Sam had a rule about surviving extreme circumstances. Observe, orient, decide, and act—the famed “OODA Loop” hatched by an old fighter pilot named John Boyd. He was irascible, cocky, foul-mouthed, opinionated, and smart as hell, and Brock quoted him all the time. It had rubbed off on Sam. And those four words popped into her head with clockwork regularity whenever an exigent situation arose.
Such as, for example, finding herself handcuffed and lying in a pool of someone else’s blood with a gaggle of unfriendly police headed her way at a rapid clip.
Step one: remove those handcuffs. Not an easy task. The jerk who was riding shotgun had placed them on her, which meant the keys were in his pocket. A cage divided the backseat from the front, so there would be no crawling over the seat to reach the dead cop in the passenger seat. There were no door handles, at least not in the backseat, so she couldn’t let herself out.

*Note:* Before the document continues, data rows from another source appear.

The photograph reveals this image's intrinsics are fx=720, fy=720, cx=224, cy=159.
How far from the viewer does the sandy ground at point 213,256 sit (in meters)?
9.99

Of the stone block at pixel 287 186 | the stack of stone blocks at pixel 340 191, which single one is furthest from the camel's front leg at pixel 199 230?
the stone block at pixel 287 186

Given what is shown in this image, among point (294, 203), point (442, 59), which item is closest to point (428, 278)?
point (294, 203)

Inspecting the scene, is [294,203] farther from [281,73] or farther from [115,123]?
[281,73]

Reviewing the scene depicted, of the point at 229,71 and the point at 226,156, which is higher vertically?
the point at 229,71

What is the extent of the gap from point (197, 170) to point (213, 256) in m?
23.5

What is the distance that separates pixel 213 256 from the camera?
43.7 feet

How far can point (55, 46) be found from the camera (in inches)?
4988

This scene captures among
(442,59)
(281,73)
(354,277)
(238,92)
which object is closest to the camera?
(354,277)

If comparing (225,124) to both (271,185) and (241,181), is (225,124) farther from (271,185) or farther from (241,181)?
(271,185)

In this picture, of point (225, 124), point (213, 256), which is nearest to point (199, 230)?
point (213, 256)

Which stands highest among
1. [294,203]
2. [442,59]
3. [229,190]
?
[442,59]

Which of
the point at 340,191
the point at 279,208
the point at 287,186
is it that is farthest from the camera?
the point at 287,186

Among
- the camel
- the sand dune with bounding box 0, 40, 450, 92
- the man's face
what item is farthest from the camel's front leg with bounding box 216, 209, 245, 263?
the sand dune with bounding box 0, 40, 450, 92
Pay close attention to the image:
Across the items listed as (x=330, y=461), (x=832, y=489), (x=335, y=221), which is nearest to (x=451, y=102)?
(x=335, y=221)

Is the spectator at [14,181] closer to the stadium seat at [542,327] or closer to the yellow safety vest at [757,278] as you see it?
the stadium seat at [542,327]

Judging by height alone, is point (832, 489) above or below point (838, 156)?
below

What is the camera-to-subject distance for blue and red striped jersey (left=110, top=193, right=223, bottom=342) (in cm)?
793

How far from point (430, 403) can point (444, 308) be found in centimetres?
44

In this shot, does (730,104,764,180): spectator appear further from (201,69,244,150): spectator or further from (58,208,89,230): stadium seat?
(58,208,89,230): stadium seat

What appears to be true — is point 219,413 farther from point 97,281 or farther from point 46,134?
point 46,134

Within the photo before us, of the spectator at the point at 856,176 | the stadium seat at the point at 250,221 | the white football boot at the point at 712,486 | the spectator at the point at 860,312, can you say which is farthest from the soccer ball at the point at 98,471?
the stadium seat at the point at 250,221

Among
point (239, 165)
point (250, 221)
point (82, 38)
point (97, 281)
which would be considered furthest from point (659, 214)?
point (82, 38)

But as the attack had clearly demonstrated, the cruiser wasn’t protected by bulletproof glass. Sam clambered out of the foot well, earning a severe shoulder cramp in the process, and slid onto the backseat. A heavy, sweet, sickening metallic taste assaulted her mouth and nose as her movement disturbed the pooled blood covering the seat.
She held her breath, clenched her teeth, and lay down across the seat. She felt her hair dampen with warm blood as her head contacted the vinyl. Her stomach turned, but she pressed on. No way was she going to place herself at the mercy of the Libyan cops again. She twisted her body and raised her legs, feet together, and steadied herself.
Then she unleashed her best kick. Her feet hammered the window glass and both feet rocketed through. Sharp pain tore up her left calf and she grunted. Her leg had been cut, and she wondered how bad it was, but she didn’t have time to stop and check. The police sirens grew louder by the second.